Warning
I've stopped maintaining this project !
Performant Protocol Buffer based data snapshotting mechanism ⚡️
We had a few database tables, each with >=10M entries and required to take snapshot of whole database into a file so that whole DB can be restored later from that single file.
I'm creating this POC to determine which way I should go for solving aforementioned problem.
-
I thought of starting with generating dummy random data and serializing them into JSON, which are eventually getting persisted into sink file, sequentially. But as you have already guessed, problems we'll face
- Extremely large snapshot size
- Very time consuming operation
- Too much memory consumption
Due to all these, this approach is probably going to fail when solving actual problem. Only good thing, JSON snapshot is human readable. 🙂
- So, I decided to serialize data into binary format using Protocol Buffer. But immediate problem I faced how to process such a large data set with out putting all of them into memory at a time i.e. I need to use stream processing.
Another issue, protocol buffers don't have any mechanism to denote ending of self in a byte array.
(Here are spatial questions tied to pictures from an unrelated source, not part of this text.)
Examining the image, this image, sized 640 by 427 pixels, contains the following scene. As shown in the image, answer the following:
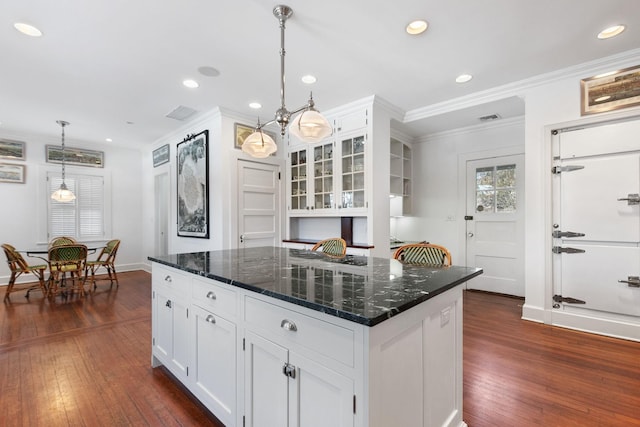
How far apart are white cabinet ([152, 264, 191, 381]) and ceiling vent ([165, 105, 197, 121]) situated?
269 cm

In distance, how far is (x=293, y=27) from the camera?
2.40m

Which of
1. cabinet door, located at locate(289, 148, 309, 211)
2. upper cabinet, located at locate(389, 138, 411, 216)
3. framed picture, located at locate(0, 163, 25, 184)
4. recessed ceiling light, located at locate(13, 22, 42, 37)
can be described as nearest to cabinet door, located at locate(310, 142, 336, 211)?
cabinet door, located at locate(289, 148, 309, 211)

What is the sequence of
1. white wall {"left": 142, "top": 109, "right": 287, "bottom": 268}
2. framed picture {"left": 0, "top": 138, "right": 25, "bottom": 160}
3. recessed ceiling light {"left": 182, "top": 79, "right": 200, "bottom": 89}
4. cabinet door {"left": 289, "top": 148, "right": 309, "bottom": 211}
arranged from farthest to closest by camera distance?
framed picture {"left": 0, "top": 138, "right": 25, "bottom": 160} → cabinet door {"left": 289, "top": 148, "right": 309, "bottom": 211} → white wall {"left": 142, "top": 109, "right": 287, "bottom": 268} → recessed ceiling light {"left": 182, "top": 79, "right": 200, "bottom": 89}

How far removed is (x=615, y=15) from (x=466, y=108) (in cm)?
164

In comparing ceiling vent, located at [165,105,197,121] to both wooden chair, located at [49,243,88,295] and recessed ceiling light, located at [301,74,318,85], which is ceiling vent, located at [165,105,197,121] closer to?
recessed ceiling light, located at [301,74,318,85]

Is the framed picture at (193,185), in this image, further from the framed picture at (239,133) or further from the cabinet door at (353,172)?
the cabinet door at (353,172)

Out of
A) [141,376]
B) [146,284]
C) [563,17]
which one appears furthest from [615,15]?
[146,284]

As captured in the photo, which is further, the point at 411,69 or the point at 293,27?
the point at 411,69

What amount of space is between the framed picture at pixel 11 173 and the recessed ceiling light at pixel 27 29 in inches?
173

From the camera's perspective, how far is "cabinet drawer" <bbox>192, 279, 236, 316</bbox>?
5.28ft

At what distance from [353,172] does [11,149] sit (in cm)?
628

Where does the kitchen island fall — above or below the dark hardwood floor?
above

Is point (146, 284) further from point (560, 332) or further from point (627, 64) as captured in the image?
point (627, 64)

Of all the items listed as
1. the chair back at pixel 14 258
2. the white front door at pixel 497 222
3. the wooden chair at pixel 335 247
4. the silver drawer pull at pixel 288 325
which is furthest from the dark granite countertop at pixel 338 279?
the chair back at pixel 14 258
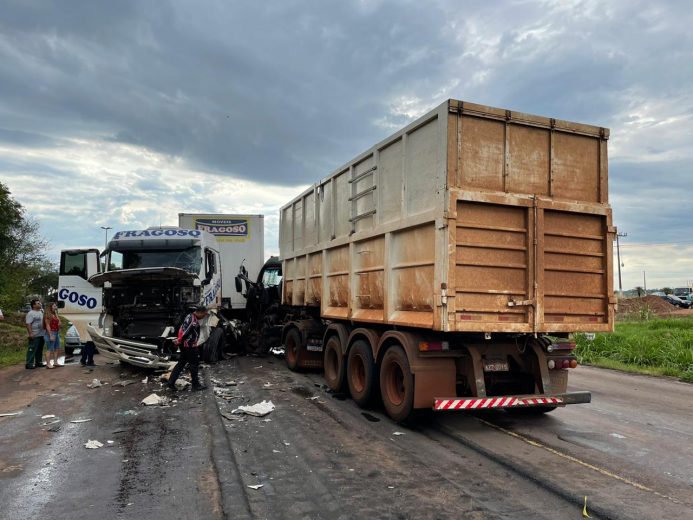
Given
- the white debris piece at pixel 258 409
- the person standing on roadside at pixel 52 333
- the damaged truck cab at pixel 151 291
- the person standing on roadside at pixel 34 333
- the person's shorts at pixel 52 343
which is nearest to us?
the white debris piece at pixel 258 409

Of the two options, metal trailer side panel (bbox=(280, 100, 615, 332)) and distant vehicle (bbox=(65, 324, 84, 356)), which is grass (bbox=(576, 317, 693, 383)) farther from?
distant vehicle (bbox=(65, 324, 84, 356))

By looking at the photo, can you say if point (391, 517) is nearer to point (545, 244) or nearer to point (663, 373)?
point (545, 244)

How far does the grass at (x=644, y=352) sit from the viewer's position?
1208 centimetres

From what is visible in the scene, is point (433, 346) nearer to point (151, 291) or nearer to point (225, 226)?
point (151, 291)

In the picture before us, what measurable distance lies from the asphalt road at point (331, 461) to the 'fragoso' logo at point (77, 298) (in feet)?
14.6

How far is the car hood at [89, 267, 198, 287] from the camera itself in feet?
34.2

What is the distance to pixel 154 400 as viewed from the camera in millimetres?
7883

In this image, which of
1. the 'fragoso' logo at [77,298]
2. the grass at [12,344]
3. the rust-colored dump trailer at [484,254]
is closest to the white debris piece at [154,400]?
the rust-colored dump trailer at [484,254]

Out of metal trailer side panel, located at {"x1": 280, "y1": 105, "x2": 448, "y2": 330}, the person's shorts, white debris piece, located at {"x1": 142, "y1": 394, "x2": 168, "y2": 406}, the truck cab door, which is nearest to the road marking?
metal trailer side panel, located at {"x1": 280, "y1": 105, "x2": 448, "y2": 330}

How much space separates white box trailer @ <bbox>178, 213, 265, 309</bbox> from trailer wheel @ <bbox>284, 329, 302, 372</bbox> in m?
5.04

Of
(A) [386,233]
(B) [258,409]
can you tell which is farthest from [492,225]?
(B) [258,409]

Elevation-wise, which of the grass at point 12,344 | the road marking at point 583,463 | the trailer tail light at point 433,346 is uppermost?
the trailer tail light at point 433,346

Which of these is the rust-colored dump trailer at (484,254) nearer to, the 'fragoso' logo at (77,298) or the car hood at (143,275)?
the car hood at (143,275)

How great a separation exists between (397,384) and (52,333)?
9.16m
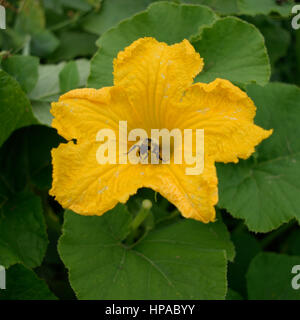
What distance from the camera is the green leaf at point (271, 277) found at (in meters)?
2.50

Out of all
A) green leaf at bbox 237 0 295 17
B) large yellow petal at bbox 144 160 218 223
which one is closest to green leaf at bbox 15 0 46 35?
green leaf at bbox 237 0 295 17

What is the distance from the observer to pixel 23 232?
2381 millimetres

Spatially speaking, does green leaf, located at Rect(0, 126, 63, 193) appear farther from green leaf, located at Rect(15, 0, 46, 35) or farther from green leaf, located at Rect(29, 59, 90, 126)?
green leaf, located at Rect(15, 0, 46, 35)

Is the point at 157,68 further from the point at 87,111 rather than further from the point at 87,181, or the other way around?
the point at 87,181

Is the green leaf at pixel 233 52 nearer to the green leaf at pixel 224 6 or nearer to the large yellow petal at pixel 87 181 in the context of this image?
the green leaf at pixel 224 6

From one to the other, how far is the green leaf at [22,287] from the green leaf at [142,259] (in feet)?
1.02

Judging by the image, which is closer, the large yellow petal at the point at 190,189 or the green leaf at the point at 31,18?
the large yellow petal at the point at 190,189

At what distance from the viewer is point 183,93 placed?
1868mm

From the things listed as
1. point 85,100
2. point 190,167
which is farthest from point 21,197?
point 190,167

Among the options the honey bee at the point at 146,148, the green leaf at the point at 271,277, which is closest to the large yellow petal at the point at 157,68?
the honey bee at the point at 146,148

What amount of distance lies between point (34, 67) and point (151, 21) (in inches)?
31.3

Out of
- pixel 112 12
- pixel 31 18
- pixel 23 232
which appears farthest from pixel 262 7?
pixel 23 232

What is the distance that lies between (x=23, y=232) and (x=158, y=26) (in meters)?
1.48

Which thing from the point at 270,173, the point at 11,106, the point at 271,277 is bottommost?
the point at 271,277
So I decided to first put size of protocol buffer serialized byte array inside 4 bytes space and then actual proto serialized data. That'll be helpful while reading data back from file. 🤯
func protoSerialize(fd io.Writer, data []byte) {
// Store size of message ( in bytes ), in a byte array first
// then that's to be written on file handle
buf := make([]byte, 4)
binary.LittleEndian.PutUint32(buf, uint32(len(data)))
// first write size of proto message in 4 byte space
if _, err := fd.Write(buf); err != nil {
log.Printf("[!] Error : %s\n", err.Error())
return
}
// then write actual message
if _, err := fd.Write(data); err != nil {
log.Printf("[!] Error : %s\n", err.Error())
return
}
}
Now we've a mechanism to effieciently encode and decode large dataset using protocol buffer.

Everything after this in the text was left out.